Although less well understood, studies with human subjects have suggested a similar response of human iNKT cells to α-GalCer stimulation in vivo. Treatment of human subjects with α-GalCer resulted in a transient “disappearance” of these cells due to TCR downregulation, followed by transient expansion and subsequent resistance to re-stimulation (Giaccone et al. 2002; Nieda et al. 2004). Consistent with the studies in mice, α-GalCer-loaded DCs were more effective than free α-GalCer in inducing iNKT cell responses and repeated injection with α-GalCer-loaded DCs resulted in profound iNKT cell expansion (Chang et al. 2005).

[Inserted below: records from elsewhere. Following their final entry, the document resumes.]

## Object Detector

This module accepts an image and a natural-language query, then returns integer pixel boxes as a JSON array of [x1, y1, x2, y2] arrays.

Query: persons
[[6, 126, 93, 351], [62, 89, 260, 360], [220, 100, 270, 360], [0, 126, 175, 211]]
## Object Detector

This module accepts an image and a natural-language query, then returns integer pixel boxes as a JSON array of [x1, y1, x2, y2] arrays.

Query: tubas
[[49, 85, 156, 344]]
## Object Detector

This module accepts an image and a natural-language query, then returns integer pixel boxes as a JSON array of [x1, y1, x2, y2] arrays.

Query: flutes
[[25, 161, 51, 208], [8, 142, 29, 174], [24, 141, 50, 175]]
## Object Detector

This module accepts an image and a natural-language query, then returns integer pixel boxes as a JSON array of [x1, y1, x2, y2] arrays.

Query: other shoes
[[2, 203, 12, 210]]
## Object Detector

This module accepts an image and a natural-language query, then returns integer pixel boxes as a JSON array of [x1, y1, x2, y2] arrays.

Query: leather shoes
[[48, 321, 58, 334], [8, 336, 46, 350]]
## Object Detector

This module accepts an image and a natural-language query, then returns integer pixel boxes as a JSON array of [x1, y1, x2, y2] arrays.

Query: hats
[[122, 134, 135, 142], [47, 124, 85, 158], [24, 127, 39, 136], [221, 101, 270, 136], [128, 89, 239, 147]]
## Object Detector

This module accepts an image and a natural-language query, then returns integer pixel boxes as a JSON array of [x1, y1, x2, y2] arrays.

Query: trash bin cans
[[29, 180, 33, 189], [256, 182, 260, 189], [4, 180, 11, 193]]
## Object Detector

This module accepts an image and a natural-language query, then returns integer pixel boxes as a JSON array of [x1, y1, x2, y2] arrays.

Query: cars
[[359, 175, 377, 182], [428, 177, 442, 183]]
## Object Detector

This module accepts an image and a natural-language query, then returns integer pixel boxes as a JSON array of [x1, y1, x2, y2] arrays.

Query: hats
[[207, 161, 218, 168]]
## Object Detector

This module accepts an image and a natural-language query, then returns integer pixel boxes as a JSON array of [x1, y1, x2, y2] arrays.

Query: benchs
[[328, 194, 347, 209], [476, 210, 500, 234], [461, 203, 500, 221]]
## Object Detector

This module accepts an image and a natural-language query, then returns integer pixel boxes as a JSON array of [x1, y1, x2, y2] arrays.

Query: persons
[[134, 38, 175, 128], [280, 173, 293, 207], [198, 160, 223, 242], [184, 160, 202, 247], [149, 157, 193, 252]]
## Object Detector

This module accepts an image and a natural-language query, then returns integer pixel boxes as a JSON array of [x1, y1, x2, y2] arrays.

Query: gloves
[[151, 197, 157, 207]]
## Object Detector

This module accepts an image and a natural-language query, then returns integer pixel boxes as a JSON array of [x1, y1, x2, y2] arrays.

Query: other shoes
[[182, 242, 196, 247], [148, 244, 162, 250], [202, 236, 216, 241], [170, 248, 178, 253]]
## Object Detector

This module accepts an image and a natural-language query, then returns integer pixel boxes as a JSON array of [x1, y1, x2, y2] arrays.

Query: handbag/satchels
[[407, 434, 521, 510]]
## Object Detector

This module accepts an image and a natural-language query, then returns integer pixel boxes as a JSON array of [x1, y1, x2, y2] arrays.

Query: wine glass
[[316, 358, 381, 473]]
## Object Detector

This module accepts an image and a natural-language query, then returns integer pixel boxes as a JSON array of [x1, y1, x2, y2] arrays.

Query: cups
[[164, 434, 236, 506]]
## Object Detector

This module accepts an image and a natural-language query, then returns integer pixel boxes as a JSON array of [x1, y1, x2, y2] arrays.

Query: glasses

Hyporesponsiveness appears to be a common outcome of iNKT cell activation. iNKT cells also became anergic following challenge of mice with multiple bacterial pathogens (Chiba et al. 2008; Choi et al. 2008; Kim et al. 2008a), TLR agonists (Kim et al. 2008a), and treatment with sufatide, an agonist for a subset of type II NKT cells (Halder et al. 2007). Induction of iNKT cell anergy by these means was independent of the PD-1/PD-L pathway (Parekh et al. 2009), suggesting multiple mechanisms of anergy induction in iNKT cells. iNKT cells also became anergic in response to the lethal toxin of Bacillus anthracis, in a mechanism that involved inhibition of MAP kinase signaling following cleavage of the MEK-2 kinase by the bacterial toxin (Joshi et al. 2009).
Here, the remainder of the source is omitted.